### Data
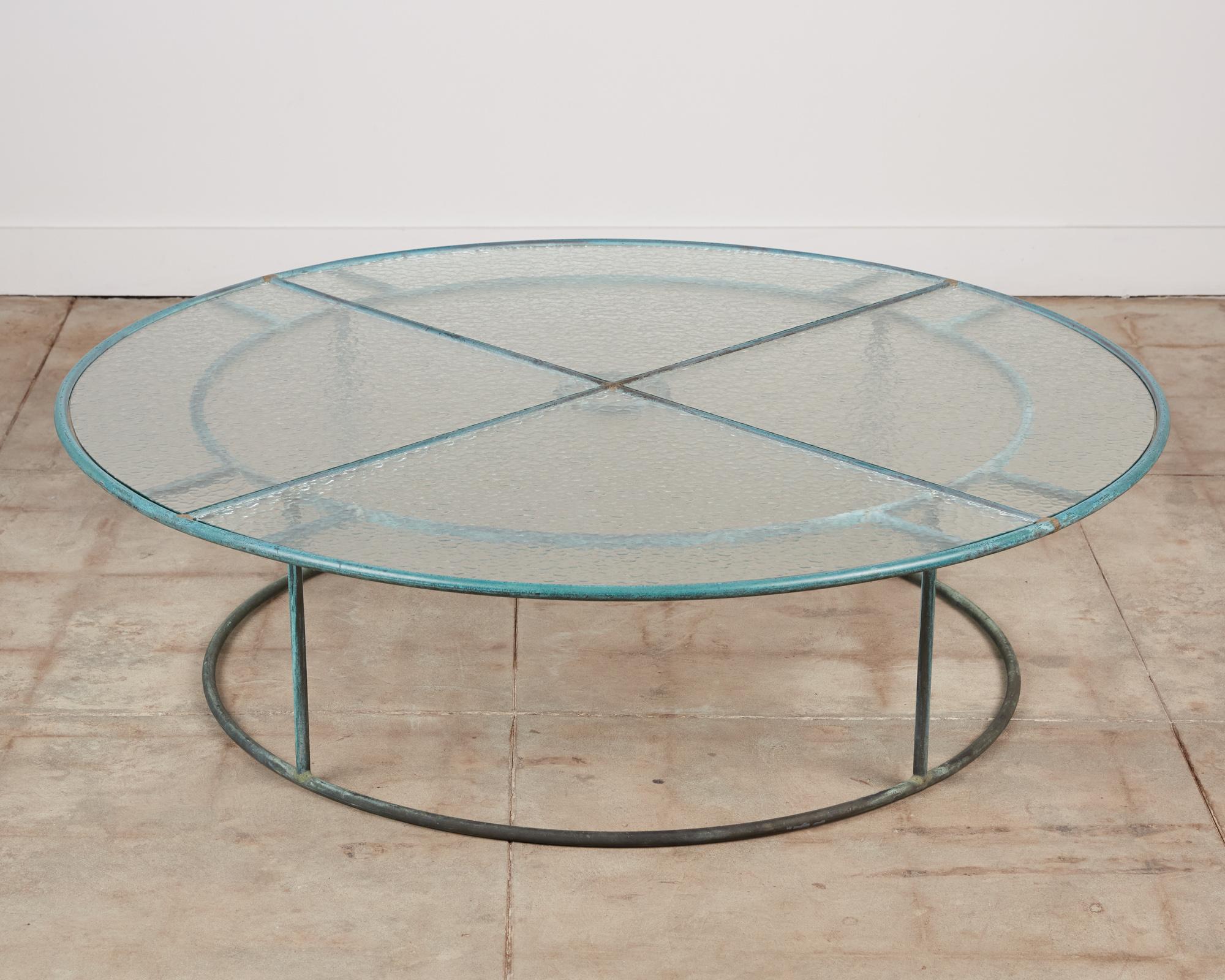 Walter Lamb Large Round Coffee Table for Brown Jordan In Excellent Condition In Los Angeles, CA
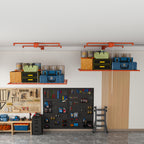 Orange Overhead Garage Storage Rack 4x8 FT for High Ceilings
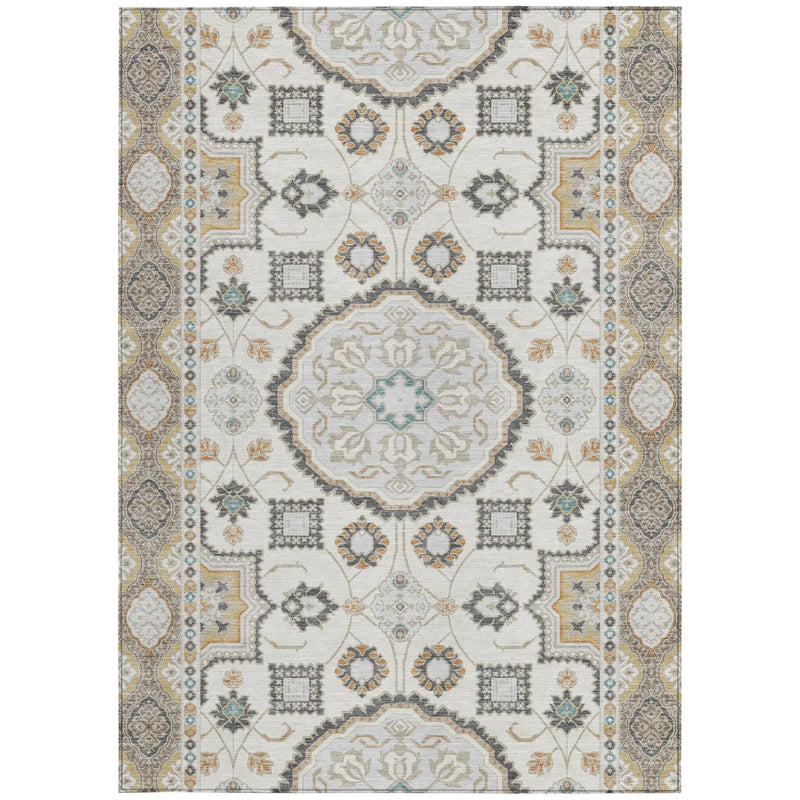 8' X 10' Ivory And Silver Floral Medallion Washable Indoor Outdoor Area Rug Homeroots Outdoor
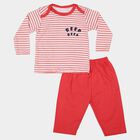 Infants' Coral 100% Cotton Round Neck Striped Baba Suit, Coral, small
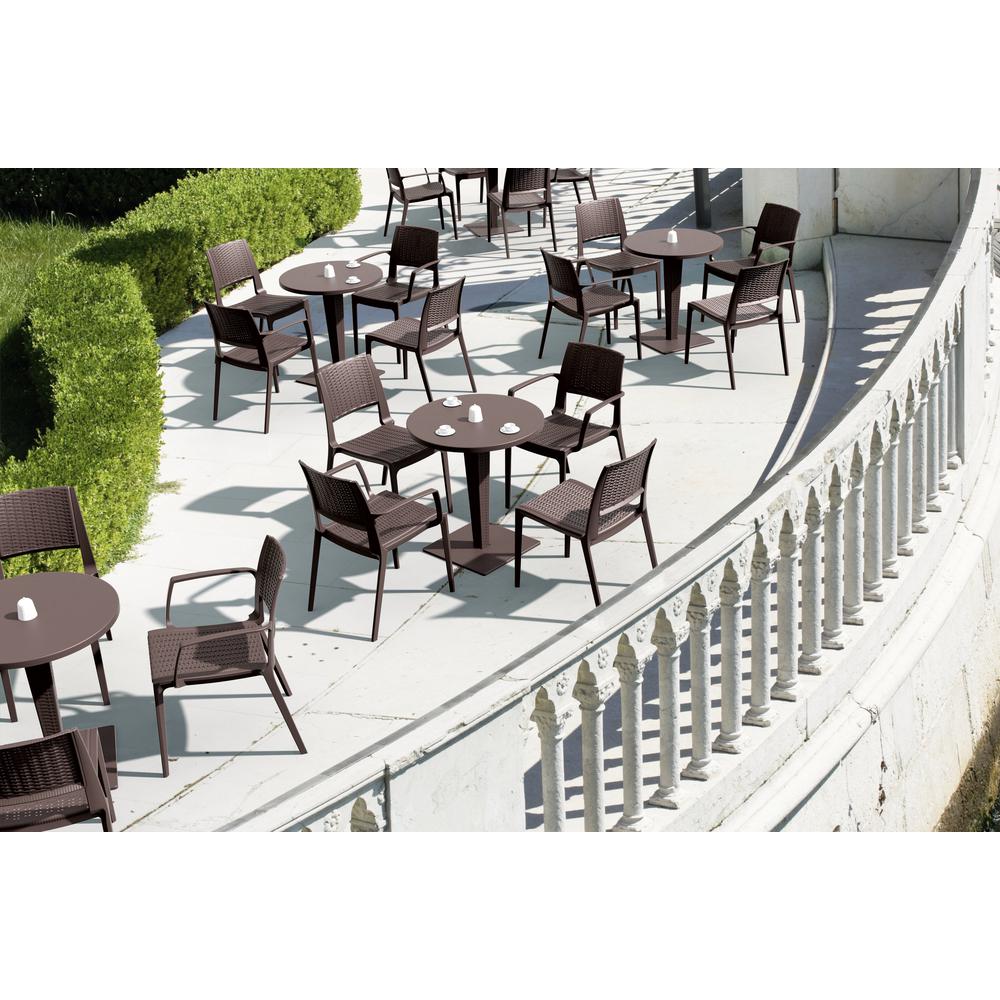 Verona Resin Wickerlook Dining Chair Brown, Set of 2. Picture 4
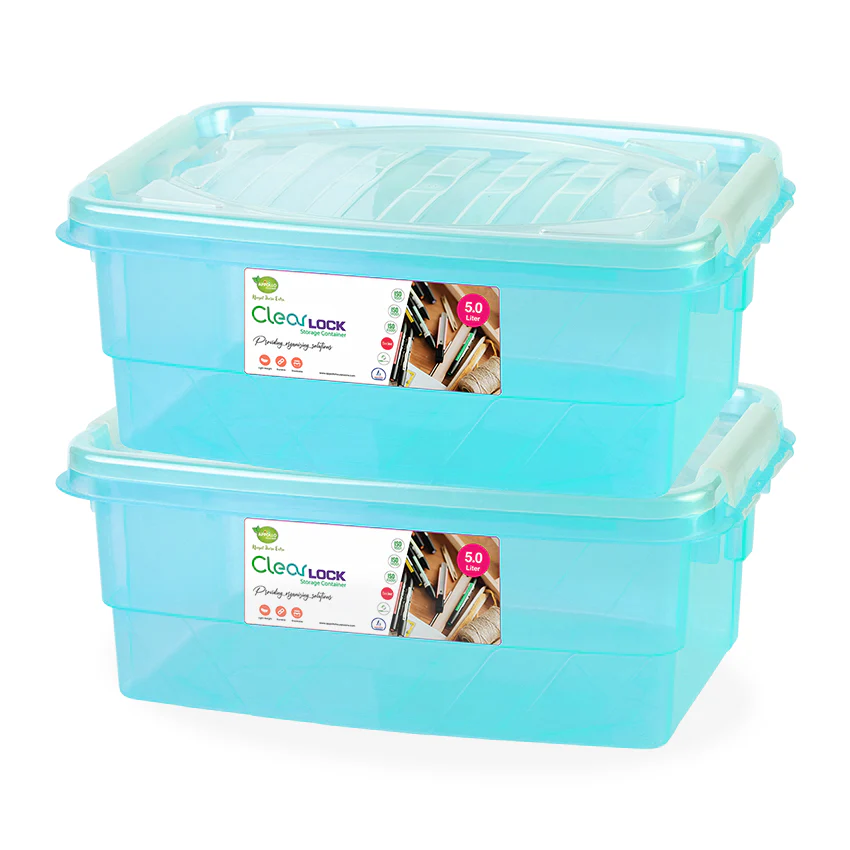 Clear Lock Storage Box Pack of 2 Small - (5Ltr) Transparent - Image 5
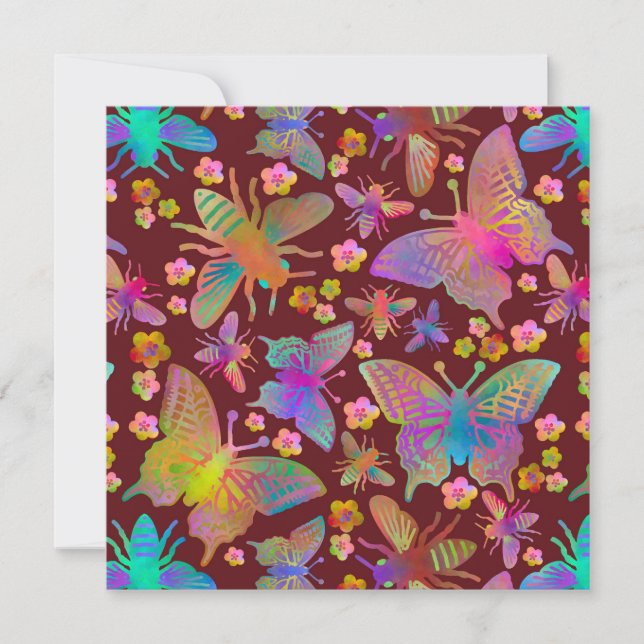 Cartão Borboletas em Ferro Terra (Frente)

### Problem requirements
Leave the pictures out and please restate exactly the lines running from the start of the material through the one with "Verona Resin Wickerlook".

### Result of the exercise
 Walter Lamb Large Round Coffee Table for Brown Jordan In Excellent Condition In Los Angeles, CA
 Orange Overhead Garage Storage Rack 4x8 FT for High Ceilings
 8' X 10' Ivory And Silver Floral Medallion Washable Indoor Outdoor Area Rug Homeroots Outdoor
 Infants' Coral 100% Cotton Round Neck Striped Baba Suit, Coral, small
 Verona Resin Wickerlook Dining Chair Brown, Set of 2. Picture 4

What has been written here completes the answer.